Pour répondre à ta question : tu installe le système sur le SSD, perso, je l'utiliserai aussi comme disque de travail pour des applis lourdes comme Photoshop. Pour le stockage, tu utilise le disque dur : pour iPhoto, si ta bibliothèque est placée sur le disque dur (Alt au démarrage d'iPhoto pour indiquer où mettre la bibliothèque), tes photos seront bien évidemment stockées sur le disque dur, et pas sur le SSD.


----------



## Skwal1 (27 Octobre 2010)

Ok, c'est ce que je voulais savoir. Au final, je crois que je vais opter pour le deuxième disque. Le prix tourne vers les 100CHF et 70 pour le disque ssd. Donc plus économique et plus intéressant du point de vue performances.

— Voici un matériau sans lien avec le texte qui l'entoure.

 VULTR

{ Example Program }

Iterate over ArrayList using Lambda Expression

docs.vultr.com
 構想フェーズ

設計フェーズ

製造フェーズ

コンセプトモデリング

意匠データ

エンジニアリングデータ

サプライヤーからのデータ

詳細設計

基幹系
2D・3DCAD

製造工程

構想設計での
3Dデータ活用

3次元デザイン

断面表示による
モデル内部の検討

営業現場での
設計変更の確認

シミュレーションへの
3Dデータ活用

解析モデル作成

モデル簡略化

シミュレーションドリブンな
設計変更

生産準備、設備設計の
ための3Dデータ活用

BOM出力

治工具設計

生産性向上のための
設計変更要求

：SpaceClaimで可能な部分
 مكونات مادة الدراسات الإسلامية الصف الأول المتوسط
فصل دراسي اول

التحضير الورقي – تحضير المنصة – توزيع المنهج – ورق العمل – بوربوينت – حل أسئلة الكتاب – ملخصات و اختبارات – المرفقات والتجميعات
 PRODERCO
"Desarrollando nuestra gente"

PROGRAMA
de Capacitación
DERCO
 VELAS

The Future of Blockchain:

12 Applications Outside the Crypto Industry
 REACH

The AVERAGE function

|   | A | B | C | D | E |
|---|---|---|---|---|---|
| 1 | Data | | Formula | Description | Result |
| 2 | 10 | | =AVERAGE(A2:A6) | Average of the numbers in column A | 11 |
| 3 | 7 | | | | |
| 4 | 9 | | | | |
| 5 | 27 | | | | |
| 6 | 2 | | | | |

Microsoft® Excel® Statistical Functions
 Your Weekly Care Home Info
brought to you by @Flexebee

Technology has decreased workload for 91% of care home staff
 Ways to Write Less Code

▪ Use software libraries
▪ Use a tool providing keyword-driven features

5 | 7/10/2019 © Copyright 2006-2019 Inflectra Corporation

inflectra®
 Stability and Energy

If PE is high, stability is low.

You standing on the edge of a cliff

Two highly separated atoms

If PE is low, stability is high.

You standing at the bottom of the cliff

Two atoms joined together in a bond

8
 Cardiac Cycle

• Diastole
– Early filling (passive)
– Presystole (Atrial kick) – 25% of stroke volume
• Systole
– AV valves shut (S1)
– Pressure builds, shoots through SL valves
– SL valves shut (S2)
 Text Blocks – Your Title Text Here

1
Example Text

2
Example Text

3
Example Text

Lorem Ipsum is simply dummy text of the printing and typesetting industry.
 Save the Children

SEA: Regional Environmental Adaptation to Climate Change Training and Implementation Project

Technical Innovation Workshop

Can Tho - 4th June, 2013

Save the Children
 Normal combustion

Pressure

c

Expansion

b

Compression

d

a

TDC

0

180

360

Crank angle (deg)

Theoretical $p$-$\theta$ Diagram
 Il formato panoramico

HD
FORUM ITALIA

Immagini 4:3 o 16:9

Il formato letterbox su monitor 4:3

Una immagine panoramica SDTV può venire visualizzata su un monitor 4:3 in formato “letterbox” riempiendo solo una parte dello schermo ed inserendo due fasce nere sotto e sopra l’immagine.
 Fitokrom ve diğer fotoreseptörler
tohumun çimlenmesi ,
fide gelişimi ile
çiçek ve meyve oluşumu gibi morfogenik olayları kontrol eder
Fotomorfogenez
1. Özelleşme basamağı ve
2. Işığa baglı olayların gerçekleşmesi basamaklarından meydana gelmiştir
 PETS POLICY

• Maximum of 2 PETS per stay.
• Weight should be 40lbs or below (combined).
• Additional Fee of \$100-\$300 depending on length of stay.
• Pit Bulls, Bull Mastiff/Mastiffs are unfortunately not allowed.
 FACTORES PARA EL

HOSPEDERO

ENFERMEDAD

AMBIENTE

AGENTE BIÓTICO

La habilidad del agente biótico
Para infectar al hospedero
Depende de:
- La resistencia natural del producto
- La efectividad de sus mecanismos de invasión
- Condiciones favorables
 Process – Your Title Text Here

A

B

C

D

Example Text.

Je te remercie de tes explications.

Bonne soirée


----------



## jowjow (20 Novembre 2010)

Bonjour ! je m'appelle Johanna, et je serait bientôt acquisitrice d'un macbook pro 15'.
Etant donné que je fais des études dans l'infographie, mes parents ont décidé de m'offrir un macbook pro à Noel.
On m'a conseillé de prendre *un SSD plutot qu'un HD*, cependant le prix s'élève pas mal, même avec le plus petit SSD, alors j'aurais aimé savoir si, achetant un mac avec HD, je pourrais l'an prochain par exemple, *changer moi-même le disc dur par un disc SSD*?
Je ne sais pas si c'était la même question posé précedemment... je ne souhaite pas avoir deux disc durs en fait, mais le changer carrement.

J'espère que vous pourrez m'aider! Merci beaucoup


----------



## fau6il (20 Novembre 2010)

jowjow a dit:


> j'aurais aimé savoir si, achetant un mac avec HD, je pourrais l'an prochain par exemple, *changer moi-même le disc dur par un disc SSD*?



_Affirmatif, avec un brin de patience! 
Ton DD interne, alors dans un boîtier externe, servira pour archivage ou/et sauvegardes. _


----------



## tranquille (20 Novembre 2010)

jowjow a dit:


> ... *changer moi-même le disc dur par un disc SSD*?
> 
> J'espère que vous pourrez m'aider! Merci beaucoup



Je confirme et voila un lien qui te montre que même un enfant de 13 ans peut le faire....

http://www.tranquillu.fr/

jj


----------



## fau6il (21 Novembre 2010)

tranquille a dit:


> Je confirme et voila un lien qui te montre que même un enfant de 13 ans peut le faire....
> 
> http://www.tranquillu.fr/
> 
> jj



_Je dirais même plus:         
 "Un jeu d'enfant!" _


----------



## jowjow (22 Novembre 2010)

Cool ! Merci Fau6il et Tranquille pour vos réponses ! Je pensais pas qu'on me répondrait aussi rapidement.
Je prendrai donc le modèle de base de Mac et j'attendrai que les prix des SSD baissent un peu ^^

Merci encore !! si j'ai d'autres questions je reviendrai par ici


----------